> _Work to complete_: Beginning at the line containing "How to Make", output every line to the end of the data below exactly as it appears.

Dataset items
⁂
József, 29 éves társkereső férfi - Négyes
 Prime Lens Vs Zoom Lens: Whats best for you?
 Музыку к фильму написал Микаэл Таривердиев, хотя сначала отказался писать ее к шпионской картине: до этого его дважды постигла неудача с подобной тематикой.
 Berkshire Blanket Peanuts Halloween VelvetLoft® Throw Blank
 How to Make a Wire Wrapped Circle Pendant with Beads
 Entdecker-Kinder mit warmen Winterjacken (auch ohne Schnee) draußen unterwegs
⁂
> _Answer space_:
 How to Make a Wire Wrapped Circle Pendant with Beads
 Entdecker-Kinder mit warmen Winterjacken (auch ohne Schnee) draußen unterwegs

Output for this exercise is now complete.